■ **PROBLEM TO SOLVE**: Return each line of the listing below that contains the string "JSON", treating uppercase and lowercase as different.

■ **RECORDS FOR THIS TASK**:
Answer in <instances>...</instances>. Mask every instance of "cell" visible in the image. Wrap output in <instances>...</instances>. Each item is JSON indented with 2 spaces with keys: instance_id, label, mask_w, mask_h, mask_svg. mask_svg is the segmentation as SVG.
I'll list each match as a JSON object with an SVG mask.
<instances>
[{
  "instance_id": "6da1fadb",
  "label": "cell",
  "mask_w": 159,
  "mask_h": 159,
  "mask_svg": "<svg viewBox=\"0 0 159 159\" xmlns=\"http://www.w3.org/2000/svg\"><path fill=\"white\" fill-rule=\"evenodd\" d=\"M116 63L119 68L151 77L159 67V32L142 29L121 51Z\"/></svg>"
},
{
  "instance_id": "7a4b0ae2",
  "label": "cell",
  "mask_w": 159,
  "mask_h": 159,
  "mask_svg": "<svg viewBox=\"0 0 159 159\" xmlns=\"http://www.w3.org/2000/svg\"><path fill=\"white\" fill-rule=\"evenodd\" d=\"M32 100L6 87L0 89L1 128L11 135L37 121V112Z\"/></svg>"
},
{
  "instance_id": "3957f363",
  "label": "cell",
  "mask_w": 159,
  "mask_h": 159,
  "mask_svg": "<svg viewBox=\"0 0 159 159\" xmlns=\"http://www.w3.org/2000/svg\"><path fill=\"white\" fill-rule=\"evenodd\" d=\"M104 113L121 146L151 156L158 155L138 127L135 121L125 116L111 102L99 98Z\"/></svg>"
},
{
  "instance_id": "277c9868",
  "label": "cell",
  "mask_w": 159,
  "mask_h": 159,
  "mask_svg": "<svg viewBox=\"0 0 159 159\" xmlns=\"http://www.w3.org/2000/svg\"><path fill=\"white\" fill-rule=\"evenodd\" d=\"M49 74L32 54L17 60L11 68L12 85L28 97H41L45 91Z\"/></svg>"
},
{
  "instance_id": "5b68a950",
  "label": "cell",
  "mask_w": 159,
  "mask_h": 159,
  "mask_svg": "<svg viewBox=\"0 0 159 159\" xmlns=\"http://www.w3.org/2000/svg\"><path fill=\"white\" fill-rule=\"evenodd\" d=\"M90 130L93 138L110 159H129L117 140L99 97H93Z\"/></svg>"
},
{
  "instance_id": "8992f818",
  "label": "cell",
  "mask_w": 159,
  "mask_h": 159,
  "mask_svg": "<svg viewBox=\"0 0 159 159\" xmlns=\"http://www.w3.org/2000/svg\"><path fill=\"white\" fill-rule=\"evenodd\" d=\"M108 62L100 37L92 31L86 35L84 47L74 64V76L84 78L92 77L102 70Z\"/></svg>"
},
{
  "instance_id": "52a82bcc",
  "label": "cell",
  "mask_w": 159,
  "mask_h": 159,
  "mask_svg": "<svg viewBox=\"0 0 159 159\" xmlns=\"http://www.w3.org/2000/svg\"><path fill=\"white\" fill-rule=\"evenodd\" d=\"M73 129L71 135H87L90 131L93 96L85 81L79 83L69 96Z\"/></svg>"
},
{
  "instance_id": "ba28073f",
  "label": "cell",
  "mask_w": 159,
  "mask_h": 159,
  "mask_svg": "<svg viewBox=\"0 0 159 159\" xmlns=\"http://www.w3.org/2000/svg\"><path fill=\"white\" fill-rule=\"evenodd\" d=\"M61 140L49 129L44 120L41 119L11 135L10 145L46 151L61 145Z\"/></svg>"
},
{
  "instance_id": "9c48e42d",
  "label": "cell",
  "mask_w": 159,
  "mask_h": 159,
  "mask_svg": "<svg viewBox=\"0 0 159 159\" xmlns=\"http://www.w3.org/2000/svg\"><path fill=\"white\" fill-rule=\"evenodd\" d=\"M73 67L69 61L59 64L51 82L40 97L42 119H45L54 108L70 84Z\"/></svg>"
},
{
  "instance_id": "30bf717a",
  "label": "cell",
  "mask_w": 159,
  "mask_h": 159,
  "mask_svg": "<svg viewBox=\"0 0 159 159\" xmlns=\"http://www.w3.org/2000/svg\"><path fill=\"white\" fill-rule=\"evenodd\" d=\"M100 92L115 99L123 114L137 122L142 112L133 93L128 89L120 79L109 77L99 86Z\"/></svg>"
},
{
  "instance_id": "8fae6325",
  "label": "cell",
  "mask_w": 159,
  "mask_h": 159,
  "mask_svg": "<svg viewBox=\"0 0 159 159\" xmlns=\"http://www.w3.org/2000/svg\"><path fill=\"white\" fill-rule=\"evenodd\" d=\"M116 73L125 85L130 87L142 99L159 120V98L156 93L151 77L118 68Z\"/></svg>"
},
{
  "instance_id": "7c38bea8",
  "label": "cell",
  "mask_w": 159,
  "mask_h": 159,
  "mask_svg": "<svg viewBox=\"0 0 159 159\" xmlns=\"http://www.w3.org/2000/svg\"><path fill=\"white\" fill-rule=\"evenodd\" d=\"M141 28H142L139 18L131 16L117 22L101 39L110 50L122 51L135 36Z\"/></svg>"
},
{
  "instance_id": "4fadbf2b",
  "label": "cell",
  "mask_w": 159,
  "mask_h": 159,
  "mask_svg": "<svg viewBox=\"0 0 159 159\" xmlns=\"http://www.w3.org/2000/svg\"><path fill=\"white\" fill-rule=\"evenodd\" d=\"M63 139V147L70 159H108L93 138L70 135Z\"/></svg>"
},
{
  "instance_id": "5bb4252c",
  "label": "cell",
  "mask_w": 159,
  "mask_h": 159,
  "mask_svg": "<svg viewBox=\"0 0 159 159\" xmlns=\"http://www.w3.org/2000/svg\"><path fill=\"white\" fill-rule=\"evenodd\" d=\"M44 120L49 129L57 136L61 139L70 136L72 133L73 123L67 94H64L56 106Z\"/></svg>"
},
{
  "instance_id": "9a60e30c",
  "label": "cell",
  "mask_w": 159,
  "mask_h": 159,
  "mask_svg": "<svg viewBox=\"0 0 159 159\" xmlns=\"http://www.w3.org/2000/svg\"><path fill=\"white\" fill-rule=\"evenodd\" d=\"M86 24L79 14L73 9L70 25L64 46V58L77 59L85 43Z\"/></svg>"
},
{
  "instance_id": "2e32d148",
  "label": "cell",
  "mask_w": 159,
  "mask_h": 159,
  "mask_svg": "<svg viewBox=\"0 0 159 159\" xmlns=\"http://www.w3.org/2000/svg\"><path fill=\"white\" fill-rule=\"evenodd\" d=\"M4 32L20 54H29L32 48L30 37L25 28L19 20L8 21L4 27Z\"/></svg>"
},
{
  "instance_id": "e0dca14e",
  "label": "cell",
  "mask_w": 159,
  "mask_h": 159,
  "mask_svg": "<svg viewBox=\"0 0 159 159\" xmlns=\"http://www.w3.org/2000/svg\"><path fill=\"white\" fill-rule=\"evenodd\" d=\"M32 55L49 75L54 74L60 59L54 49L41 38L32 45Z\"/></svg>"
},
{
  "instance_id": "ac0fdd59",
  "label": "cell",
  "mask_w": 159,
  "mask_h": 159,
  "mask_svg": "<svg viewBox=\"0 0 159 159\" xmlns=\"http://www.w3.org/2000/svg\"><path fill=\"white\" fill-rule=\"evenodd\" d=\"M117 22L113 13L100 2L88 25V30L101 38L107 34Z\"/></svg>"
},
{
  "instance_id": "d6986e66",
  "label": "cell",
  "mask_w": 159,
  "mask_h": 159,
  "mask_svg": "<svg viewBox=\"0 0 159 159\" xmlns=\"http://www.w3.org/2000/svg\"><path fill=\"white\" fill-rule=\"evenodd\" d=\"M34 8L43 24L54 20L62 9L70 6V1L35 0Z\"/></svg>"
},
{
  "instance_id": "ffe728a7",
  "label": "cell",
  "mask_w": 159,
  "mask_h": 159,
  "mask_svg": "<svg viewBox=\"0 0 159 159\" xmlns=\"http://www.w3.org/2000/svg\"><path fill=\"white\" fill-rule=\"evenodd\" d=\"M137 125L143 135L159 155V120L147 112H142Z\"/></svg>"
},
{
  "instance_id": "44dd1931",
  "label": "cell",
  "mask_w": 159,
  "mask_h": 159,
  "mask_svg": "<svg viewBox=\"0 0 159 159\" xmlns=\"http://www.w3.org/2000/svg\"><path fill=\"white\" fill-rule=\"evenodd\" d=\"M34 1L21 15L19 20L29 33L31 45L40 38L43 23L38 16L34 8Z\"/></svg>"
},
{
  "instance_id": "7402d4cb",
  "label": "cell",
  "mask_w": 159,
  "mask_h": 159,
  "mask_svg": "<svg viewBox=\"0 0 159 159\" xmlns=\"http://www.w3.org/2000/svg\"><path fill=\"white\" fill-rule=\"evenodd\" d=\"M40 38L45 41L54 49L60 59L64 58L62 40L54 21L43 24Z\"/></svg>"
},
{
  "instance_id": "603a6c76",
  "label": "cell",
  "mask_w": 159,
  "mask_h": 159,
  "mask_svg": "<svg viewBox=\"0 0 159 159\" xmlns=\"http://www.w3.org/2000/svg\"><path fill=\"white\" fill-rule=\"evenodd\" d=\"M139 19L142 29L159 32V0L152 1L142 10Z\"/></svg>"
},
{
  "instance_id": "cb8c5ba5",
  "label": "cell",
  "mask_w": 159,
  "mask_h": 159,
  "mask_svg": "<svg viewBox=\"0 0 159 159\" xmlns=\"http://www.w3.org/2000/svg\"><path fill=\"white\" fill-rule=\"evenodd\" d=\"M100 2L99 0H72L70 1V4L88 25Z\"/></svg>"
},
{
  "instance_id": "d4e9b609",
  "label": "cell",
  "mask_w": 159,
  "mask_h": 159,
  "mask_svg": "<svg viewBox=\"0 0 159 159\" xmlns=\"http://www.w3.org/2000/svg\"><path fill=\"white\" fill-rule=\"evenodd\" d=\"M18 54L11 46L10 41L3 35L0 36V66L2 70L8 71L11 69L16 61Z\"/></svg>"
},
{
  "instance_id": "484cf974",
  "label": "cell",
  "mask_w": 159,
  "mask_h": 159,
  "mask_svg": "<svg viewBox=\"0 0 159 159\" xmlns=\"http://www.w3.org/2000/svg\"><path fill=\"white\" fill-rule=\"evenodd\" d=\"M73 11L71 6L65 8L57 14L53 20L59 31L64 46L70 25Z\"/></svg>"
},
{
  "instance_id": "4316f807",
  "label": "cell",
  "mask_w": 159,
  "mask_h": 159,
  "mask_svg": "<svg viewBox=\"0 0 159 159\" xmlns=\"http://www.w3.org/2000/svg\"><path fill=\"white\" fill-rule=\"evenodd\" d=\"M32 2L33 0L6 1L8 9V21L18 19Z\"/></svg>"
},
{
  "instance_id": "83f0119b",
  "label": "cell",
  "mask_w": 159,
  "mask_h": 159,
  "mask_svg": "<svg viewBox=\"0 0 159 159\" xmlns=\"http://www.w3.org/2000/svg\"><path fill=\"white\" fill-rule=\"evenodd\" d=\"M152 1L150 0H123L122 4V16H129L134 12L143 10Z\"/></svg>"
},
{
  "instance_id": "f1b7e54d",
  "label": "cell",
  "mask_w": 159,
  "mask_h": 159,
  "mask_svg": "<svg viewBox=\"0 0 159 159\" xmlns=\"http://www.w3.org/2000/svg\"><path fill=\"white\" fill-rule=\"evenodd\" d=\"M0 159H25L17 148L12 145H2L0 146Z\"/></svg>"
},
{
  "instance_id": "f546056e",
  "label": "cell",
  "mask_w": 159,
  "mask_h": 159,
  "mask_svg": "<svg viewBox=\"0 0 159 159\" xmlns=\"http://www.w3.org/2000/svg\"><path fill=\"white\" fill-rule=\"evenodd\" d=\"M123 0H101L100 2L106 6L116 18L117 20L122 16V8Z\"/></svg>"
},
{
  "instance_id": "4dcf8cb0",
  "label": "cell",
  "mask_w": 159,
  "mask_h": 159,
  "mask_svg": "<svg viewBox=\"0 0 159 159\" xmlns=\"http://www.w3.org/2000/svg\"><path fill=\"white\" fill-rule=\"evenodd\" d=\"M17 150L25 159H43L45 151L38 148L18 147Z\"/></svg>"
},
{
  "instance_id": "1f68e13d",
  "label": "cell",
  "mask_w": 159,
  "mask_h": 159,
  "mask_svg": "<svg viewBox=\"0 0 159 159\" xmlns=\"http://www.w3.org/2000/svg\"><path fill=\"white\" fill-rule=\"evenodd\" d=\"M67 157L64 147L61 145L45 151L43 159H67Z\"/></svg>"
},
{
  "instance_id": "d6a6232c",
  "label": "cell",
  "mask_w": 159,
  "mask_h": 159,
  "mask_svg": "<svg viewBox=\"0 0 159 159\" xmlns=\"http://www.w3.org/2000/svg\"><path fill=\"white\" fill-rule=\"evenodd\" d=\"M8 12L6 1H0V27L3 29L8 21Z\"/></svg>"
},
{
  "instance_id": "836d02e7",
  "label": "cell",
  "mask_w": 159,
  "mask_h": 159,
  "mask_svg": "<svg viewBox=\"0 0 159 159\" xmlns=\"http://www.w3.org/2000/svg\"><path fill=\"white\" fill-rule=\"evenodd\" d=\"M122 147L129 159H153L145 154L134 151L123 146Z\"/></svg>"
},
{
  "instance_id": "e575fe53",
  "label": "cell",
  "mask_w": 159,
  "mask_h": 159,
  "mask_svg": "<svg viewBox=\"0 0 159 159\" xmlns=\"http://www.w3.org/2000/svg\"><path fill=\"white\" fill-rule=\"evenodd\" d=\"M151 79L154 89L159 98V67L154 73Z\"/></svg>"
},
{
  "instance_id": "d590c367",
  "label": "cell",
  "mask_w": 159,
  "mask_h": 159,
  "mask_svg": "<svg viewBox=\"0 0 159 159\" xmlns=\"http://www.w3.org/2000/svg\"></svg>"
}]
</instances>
---
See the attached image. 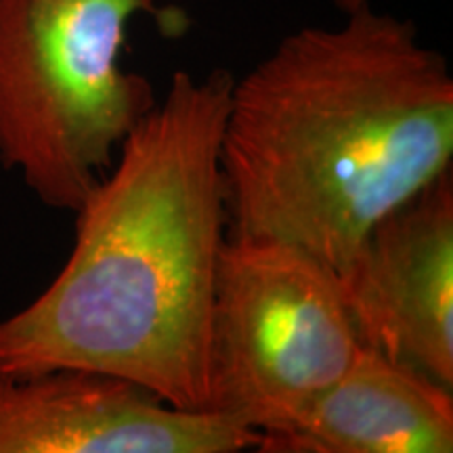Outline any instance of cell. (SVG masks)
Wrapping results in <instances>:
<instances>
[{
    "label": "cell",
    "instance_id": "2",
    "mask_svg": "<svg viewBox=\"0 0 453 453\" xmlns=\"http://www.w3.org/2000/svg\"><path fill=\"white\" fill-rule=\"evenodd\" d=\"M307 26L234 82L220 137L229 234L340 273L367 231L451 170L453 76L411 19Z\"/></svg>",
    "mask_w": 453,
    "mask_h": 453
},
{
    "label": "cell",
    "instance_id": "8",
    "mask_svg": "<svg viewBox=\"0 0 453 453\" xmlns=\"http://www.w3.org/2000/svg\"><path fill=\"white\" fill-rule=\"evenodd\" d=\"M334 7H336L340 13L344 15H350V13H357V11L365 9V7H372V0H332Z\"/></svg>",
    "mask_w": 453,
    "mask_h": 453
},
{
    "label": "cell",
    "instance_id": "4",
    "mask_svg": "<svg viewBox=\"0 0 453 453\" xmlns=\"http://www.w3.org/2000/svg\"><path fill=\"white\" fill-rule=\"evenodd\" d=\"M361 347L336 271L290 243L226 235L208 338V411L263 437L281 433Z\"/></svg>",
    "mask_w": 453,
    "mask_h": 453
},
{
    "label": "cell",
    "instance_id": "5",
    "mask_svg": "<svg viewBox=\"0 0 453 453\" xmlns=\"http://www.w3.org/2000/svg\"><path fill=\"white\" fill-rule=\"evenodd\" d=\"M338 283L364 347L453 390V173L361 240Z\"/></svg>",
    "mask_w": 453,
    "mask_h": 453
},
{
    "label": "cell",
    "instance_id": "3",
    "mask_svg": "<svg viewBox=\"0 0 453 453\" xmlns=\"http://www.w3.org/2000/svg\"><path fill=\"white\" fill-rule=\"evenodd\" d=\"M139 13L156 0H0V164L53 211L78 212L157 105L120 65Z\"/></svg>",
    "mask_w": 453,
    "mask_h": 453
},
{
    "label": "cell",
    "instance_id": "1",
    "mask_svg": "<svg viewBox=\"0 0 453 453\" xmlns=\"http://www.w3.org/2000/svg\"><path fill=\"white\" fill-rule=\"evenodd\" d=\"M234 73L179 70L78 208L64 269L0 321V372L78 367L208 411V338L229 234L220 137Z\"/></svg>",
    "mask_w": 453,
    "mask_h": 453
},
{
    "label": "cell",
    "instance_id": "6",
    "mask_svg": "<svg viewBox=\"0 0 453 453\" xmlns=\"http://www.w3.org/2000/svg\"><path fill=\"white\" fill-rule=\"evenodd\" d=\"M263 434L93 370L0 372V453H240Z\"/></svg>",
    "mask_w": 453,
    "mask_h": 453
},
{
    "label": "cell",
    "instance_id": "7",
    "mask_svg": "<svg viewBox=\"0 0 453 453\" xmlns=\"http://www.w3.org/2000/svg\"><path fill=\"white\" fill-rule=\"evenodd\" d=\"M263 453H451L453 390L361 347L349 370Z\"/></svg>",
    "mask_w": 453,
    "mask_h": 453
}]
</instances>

■ **EXERCISE OUTPUT**:
Answer in <instances>...</instances>. Mask every instance of "cell" visible in the image. Wrap output in <instances>...</instances>. Each item is JSON indented with 2 spaces with keys: instance_id, label, mask_w, mask_h, mask_svg. mask_svg is the segmentation as SVG.
I'll list each match as a JSON object with an SVG mask.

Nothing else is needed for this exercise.